Anyway, I thought it would be a great day to go to a pretty park for a picnic. We had been to Lum’s Pond Park many years ago for a company picnic where Brian worked when we first got married. We were trying to remember which area we were in back then and think it was near the entrance.

So we stopped for gas and shorties (hoagies/subs) and headed about 25 miles to the park. We had a few people around, but mostly had the place to ourselves. We sat near the pond and saw so many white herons:

I found this ‘yucky’ cache-it has been there 10 years (Something is eating the tree and it was all over the cache). The lid is broken where the pin goes in and there wasn’t anything good in it…I left some good stuff. We had found one other one (Brian spotted it first) called ‘Wham-o’ as it was near a field where you could use a Frisbee with your pooch.

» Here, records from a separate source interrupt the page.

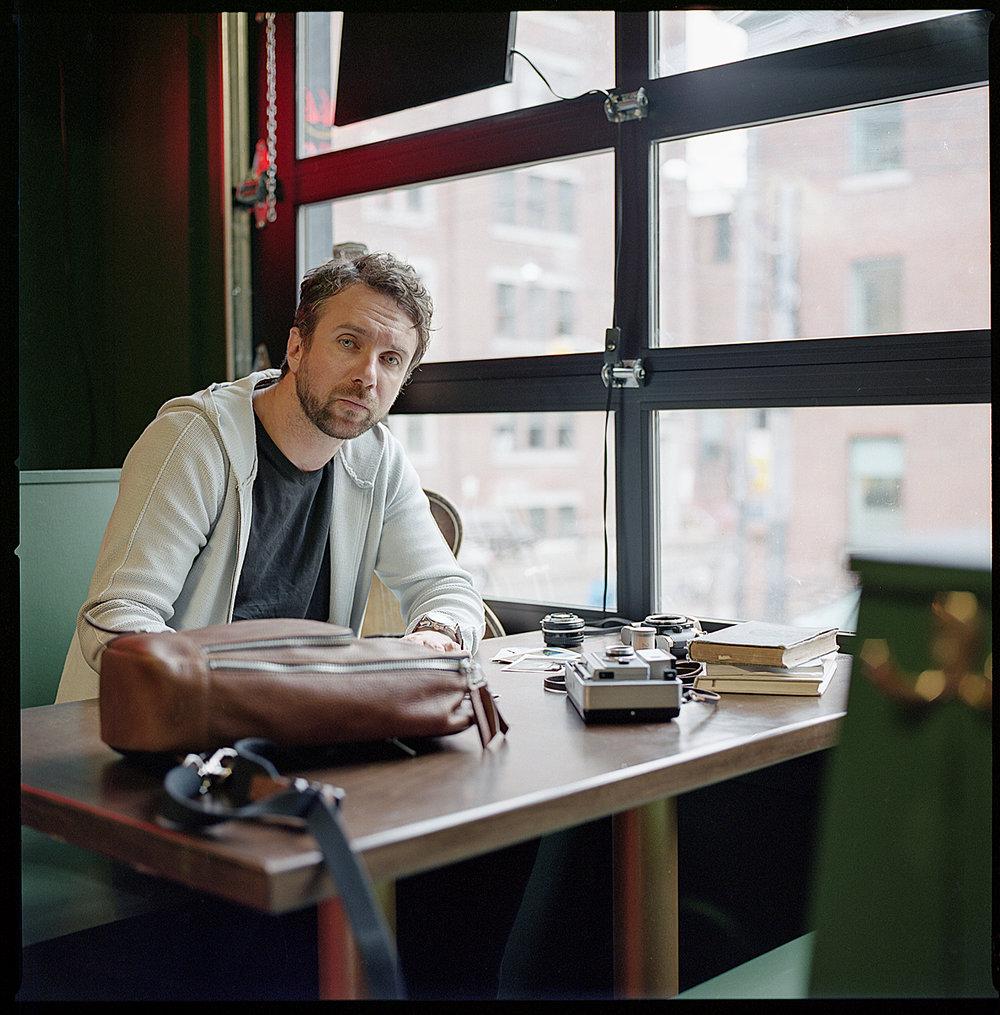 79-Spring-2016-Kodak-Portra-400_Colin-Lead-singer-of-the-trews-portrait-shot-on-film-by-toronto-analog-portrait-photographer_Natural-Light-Window-Portrait.JPG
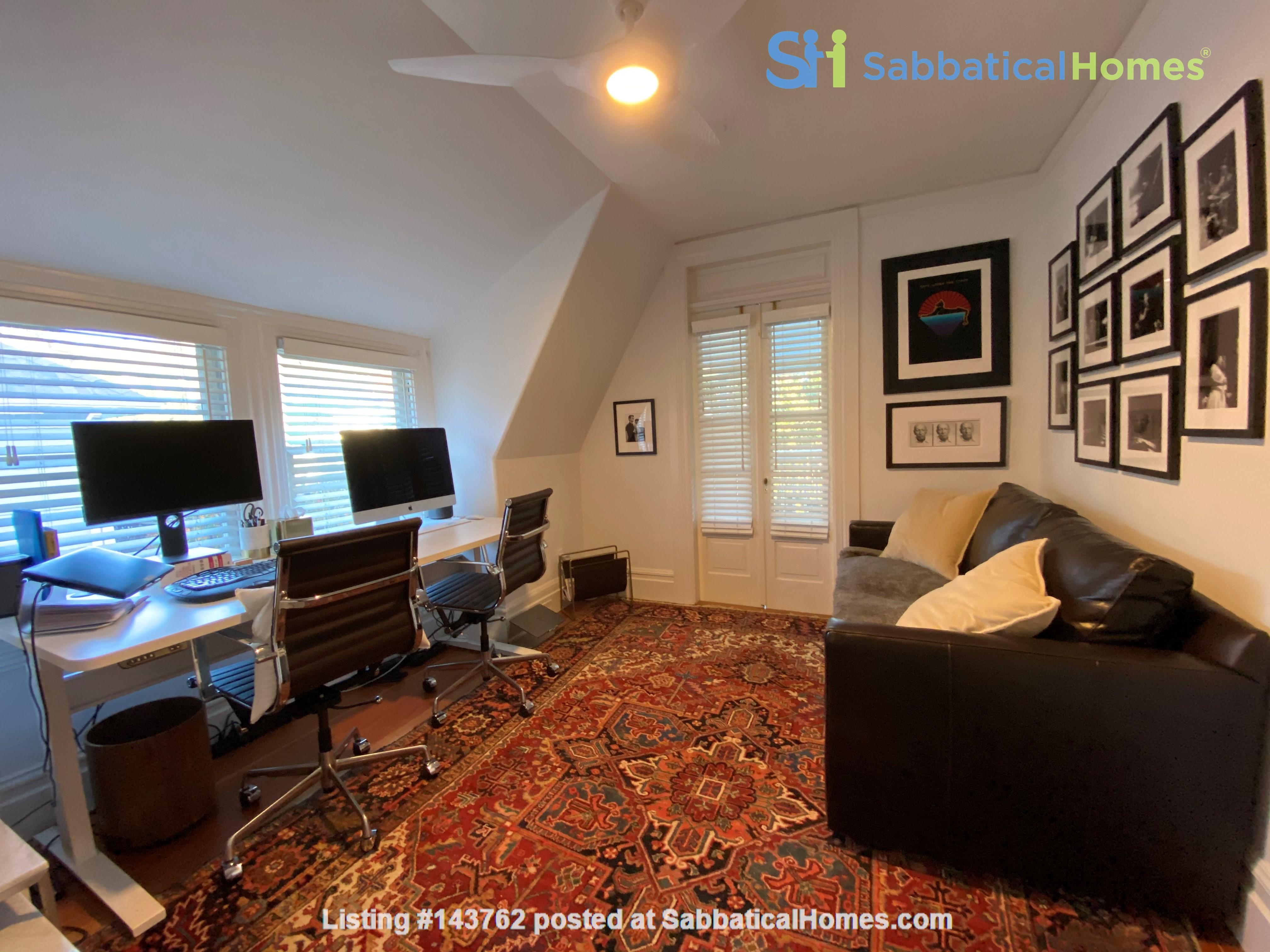 Beautiful 4 BR in Marin / SF Bay Area Home Exchange in San Rafael 7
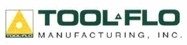 Tool-Flo Manufacturing, Inc.
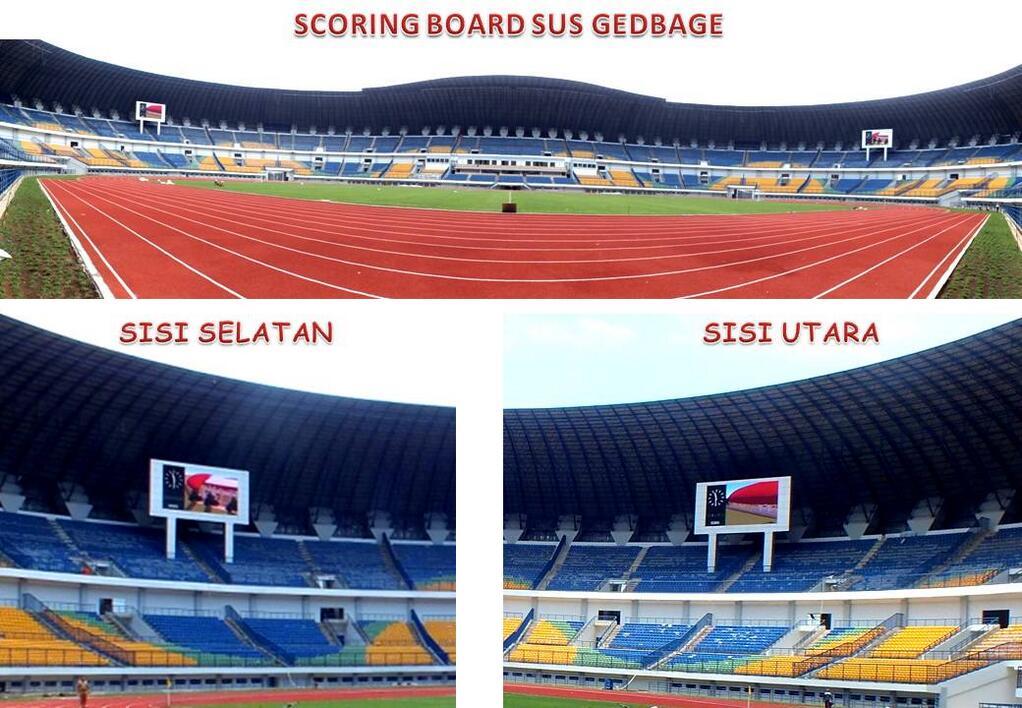board sponsor untuk stadion gbla persib bandung klub pertama di isl ...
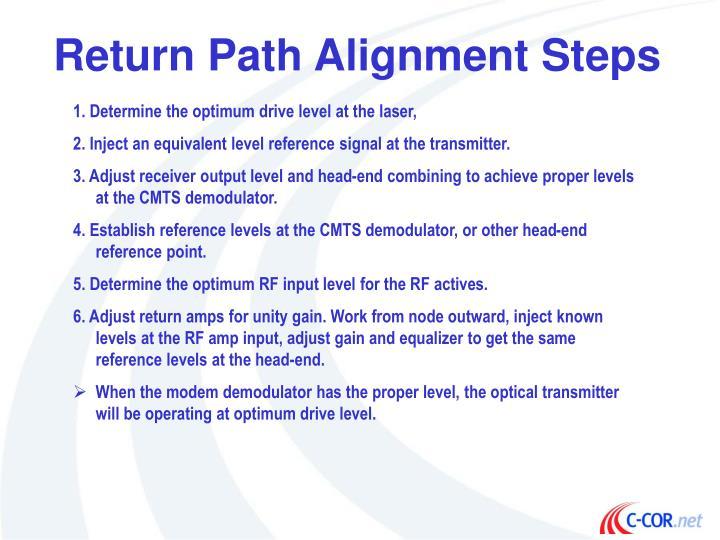 Return Path Alignment Steps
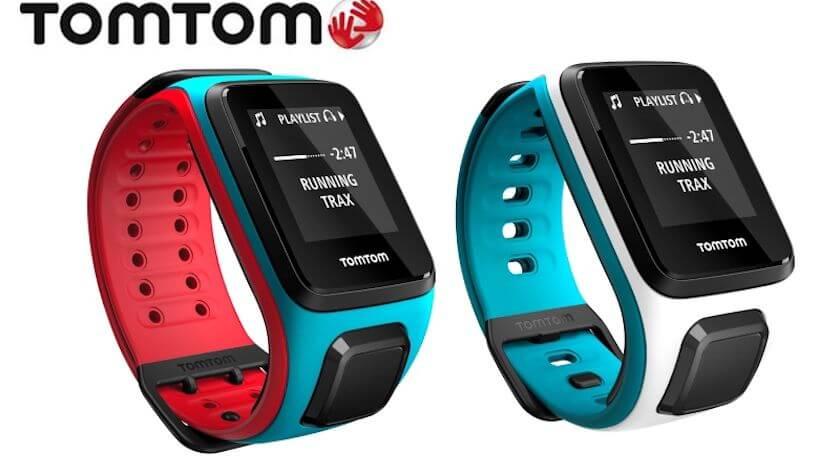 TomTom Runner 2 Cardio GPS Fitness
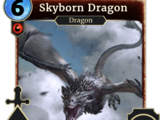 Skyborn Dragon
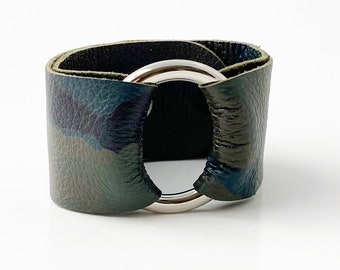 Ring of Hope Camo Leather Cuff Bracelet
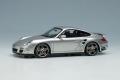 ** 予約商品 ** VISION VM190A Porsche 911(997) Turbo 2006 Silver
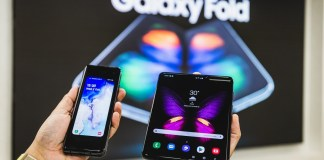 Samsung confirms Galaxy Fold Foldable Phone coming to the Philippines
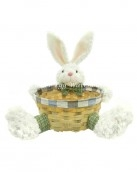 boy-bunny-holding-easter-basket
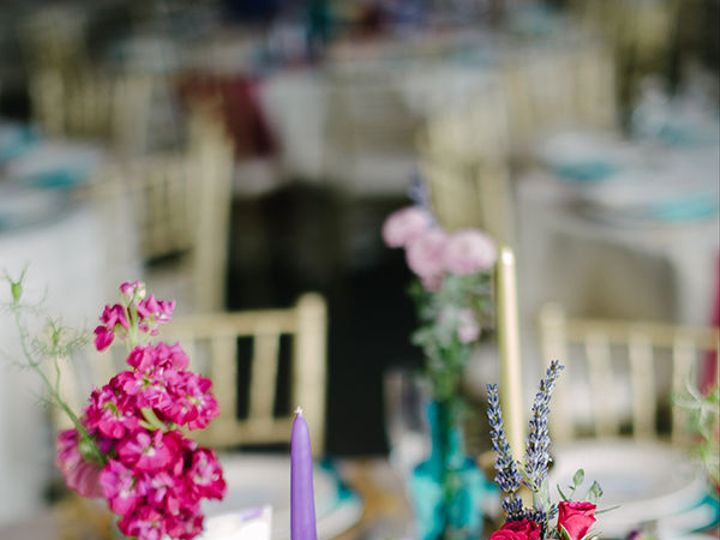 Tmx 1520912028 F702350e503eb9ec 1520912027 D9855bcf951874df 1520912032951 9 0291 WhitneySid 20 Portland, OR wedding planner
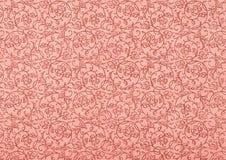 Papel de parede do vintage no vermelho com espirais Imagem de Stock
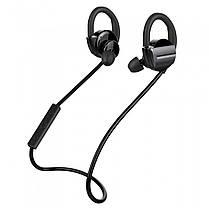 Bluetooth гарнитура ZEALOT H3 черная с контроллером музыкальная вакуумная телефонов смартфонов android iphone, фото 2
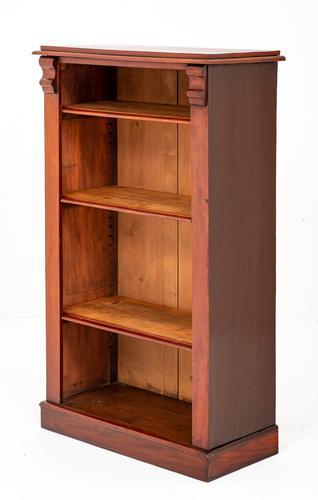 Victorian Mahogany Open Bookcase (1 of 6)
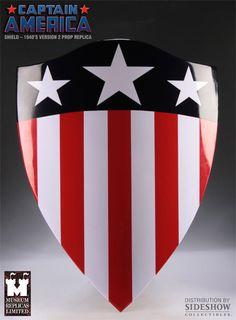 Captain America Shield (1940′s Version)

Like my pigtails-need to keep my neck cool-lol. I thought I looked like ‘Hot Lips’ from M*A*S*H, my favorite show in the 1970s. I appreciated dry humor. : )

So after I got home I noticed that another part of the park had quite a few caches…live and learn. This park will be gorgeous in the fall…we will be back!

After we left here I wanted to do a few along the C&D canal…there’s a ton of them!

I did find 12! I don’t like ‘robot’ caching-they were behind a telephone pole every 500 feet. Helped me to get to 75!

First of 12!

So a guy passed us (it was hard to do on this narrow gravel road) and he looked disgruntled about something. I think he had been in and out of his van 54 times to get these. And he complained about it on geocaching.com. Because of him I wrote it was the 8th instead of the 7th. Why do these and complain?

So next we headed to Delaware City just to check it out a bit. It’s nice there if you can ignore the smoke stacks right before you hit the town. It was a little Victorian style water port at one time. Some of the homes are sweet. Need to go back to check them out closer.

We did see this:

And Fort Delaware…like to go over there sometime as I heard there is a cache there too!

Must take a ferry there

We ate at a place called ‘Crabby Dick’s’. Can’t beat $6.99 Shrimp Poboys and fries. It was one the first floor here. That’s our trusty white Mariner parked there.